• Text section:

Document Type

Presentation

Journal/Book Title/Conference

Utah NASA Space Grant Consortium Annual Meeting

Publisher

Utah NASA Space Grant Consortium

Location

Weber State University, Ogden, UT

Publication Date

5-8-2017

Abstract

A versatile test facility has been designed and built to study space environments effects on small satellites and system components. Testing for potentially environmental-induced modifications of small satellites is critical to avoid possible deleterious or catastrophic effects over the duration of space mission. This is increasingly more important as small satellite programs have longer mission lifetimes, expand to more harsh environments (such as polar or geosynchronous orbits), make more diverse and sensitive measurements, minimize shielding to reduce mass, and utilize more compact and sensitive electronics (often including untested off-the-shelf components). The vacuum chamber described here is particularly well suited for cost-effective, long-duration tests of modifications due to exposure to simulated space environment conditions for CubeSats, system components, and small scale materials samples of >10 cm X 10 cm. The facility simulates critical environmental components including the neutral gas atmosphere, the FUV/UVMS/NIR solar spectrum, electron plasma fluxes, and temperature. The solar spectrum (-120 nm to 2500 nm) is simulated using an Solar Simulator and Kr resonance lamps at up to four Suns intensity. Low and intermediate electron flood guns and a Sr90 β radiation source provide uniform, stable, electron flux (~ 20 eV to 2.5 MeV) over the CubeSat surface at >5X intensities of the geosynchronous spectrum. Stable temperatures from 100 K to 450 K are possible. An automated data acquisition system periodically monitors and records the environmental conditions, sample photographs, UVMS/NIR reflectivity, IR absorptivity/emissivity, and surface voltage over the CubeSat face and in situ calibration standards during the sample exposure cycle.

• Aim of the task: According to the abstract, what range of stable temperatures can the test facility reach? The records are not needed for this work.

• Data extract:
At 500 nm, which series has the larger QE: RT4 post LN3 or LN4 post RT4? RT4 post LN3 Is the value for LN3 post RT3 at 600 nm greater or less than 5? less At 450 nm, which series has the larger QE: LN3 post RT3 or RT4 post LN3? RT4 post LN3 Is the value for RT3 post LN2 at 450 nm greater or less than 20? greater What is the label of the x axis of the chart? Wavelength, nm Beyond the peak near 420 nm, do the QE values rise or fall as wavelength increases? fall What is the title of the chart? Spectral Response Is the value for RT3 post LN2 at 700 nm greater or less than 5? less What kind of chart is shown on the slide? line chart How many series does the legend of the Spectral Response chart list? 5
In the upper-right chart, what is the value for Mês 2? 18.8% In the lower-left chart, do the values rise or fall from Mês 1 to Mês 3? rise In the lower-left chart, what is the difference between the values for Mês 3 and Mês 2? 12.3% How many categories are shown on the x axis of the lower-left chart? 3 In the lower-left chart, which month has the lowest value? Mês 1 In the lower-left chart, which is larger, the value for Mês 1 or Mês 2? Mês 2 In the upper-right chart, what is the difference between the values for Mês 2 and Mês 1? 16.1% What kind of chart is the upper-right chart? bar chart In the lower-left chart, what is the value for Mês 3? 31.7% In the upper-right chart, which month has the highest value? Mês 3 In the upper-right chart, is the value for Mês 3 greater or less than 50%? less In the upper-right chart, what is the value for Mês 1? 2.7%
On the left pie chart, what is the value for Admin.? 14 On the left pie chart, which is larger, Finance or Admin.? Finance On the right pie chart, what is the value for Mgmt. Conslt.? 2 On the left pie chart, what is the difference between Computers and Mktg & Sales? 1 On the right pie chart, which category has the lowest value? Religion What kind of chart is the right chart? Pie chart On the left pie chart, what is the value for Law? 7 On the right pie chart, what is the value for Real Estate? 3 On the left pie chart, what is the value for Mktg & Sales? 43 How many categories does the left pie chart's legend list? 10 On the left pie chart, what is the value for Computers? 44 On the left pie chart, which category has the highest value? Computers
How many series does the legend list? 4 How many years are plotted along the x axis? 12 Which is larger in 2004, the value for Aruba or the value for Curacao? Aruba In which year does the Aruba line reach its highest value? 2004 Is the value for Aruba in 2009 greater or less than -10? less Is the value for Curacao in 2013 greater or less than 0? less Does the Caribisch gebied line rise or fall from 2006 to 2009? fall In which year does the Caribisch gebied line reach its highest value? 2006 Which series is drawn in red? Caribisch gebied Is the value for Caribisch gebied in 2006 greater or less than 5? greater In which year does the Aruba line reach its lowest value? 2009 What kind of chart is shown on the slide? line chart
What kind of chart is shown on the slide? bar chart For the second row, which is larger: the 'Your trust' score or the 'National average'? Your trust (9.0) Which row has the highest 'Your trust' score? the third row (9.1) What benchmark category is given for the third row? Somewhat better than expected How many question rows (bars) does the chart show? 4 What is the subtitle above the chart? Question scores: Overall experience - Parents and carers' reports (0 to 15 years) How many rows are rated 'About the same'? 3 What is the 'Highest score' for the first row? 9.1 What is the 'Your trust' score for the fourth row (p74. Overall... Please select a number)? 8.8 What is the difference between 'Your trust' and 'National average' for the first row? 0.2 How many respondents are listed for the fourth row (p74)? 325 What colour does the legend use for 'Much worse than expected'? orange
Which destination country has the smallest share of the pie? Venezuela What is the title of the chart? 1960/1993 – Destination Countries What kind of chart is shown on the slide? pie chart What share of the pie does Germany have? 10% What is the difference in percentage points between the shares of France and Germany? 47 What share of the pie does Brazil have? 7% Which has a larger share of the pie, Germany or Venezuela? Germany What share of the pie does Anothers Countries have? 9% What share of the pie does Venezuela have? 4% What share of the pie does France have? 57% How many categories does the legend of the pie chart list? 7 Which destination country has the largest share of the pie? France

• Completed task: From 100 K to 450 K.